On ne finira pas d’avoir des surprises sur les résultats du dernier scrutin.
L’analyse sereine des résultats « définitifs » rendus publics, mardi soir, par le Conseil constitutionnel donne froid dans le dos : c’est avec 1 324 363 voix, qui représentent à peu près 14% des suffrages exprimés et 5% du corps électoral, que le FLN a obtenu pratiquement la majorité des sièges au parlement.
Pis, le parti arrivé en tête a enregistré des suffrages largement inférieurs à ceux des bulletins nuls (1 704 047, selon le Conseil constitutionnel). C’est cela la réalité du vote 10 mai en Algérie. C’est cela la réalité du « poids d’une FLN« .

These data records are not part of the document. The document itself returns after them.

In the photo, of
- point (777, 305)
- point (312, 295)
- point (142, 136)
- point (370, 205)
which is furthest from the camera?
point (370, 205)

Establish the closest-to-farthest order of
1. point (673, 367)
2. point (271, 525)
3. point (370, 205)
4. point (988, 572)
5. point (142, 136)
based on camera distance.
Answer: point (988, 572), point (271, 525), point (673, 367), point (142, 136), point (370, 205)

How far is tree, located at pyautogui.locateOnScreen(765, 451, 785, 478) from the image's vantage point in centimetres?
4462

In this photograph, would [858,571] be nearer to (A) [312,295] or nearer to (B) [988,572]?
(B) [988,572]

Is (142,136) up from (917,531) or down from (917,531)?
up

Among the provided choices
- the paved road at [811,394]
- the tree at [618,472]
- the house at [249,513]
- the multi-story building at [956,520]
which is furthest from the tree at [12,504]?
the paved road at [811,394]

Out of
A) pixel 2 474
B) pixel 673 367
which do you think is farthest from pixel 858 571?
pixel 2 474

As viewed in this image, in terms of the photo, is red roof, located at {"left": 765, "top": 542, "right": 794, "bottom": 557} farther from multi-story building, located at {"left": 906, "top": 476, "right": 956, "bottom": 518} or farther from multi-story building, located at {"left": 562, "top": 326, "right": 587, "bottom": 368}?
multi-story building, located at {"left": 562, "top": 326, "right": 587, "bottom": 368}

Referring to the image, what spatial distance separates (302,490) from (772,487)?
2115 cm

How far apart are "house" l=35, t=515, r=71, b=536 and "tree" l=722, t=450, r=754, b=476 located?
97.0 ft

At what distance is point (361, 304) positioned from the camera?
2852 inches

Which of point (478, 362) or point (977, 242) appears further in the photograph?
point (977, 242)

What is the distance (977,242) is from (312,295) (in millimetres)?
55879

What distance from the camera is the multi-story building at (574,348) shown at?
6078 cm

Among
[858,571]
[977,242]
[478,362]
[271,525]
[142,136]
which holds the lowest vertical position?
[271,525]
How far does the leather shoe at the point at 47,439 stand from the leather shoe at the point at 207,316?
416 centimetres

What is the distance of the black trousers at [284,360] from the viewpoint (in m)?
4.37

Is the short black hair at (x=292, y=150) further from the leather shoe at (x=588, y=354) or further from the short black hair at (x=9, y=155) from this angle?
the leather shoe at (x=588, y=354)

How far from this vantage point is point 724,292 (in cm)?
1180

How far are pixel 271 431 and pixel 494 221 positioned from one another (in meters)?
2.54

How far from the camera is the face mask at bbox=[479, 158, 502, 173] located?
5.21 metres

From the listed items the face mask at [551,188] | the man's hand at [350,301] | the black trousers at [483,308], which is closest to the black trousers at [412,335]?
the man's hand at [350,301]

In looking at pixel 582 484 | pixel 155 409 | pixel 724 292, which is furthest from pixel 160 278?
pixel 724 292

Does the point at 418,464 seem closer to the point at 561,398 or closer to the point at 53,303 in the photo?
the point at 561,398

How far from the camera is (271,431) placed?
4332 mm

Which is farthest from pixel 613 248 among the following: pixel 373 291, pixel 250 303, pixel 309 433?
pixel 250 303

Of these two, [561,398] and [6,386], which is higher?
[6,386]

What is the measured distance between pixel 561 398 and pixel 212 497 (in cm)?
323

On a tous pourtant entendu sur « le retour du FLN« , et sur le succès éclatant du « courant nationaliste« . On a même entendu le président de l’assemblée nationale sortante, M. Ziari qui, décidément, n’en rate pas une, s’exclamer : « La victoire du Front de libération nationale aux élections législatives du 10 mai en Algérie a été obtenue grâce aux présidents Abdelaziz Bouteflika qui, dans son discours à Sétif, a appelé à voter clairement en faveur du courant nationaliste« . Voire !!!
5 % du corps électoral : c’est cela la réalité du « poids du courant nationaliste« , un demi-siècle après l’indépendance ! « Les élections ont renforcé l’attachement du peuple algérien aux valeurs de paix et de stabilité« , s’est félicité le ministre de l’Intérieur, Daho Ould Kablia.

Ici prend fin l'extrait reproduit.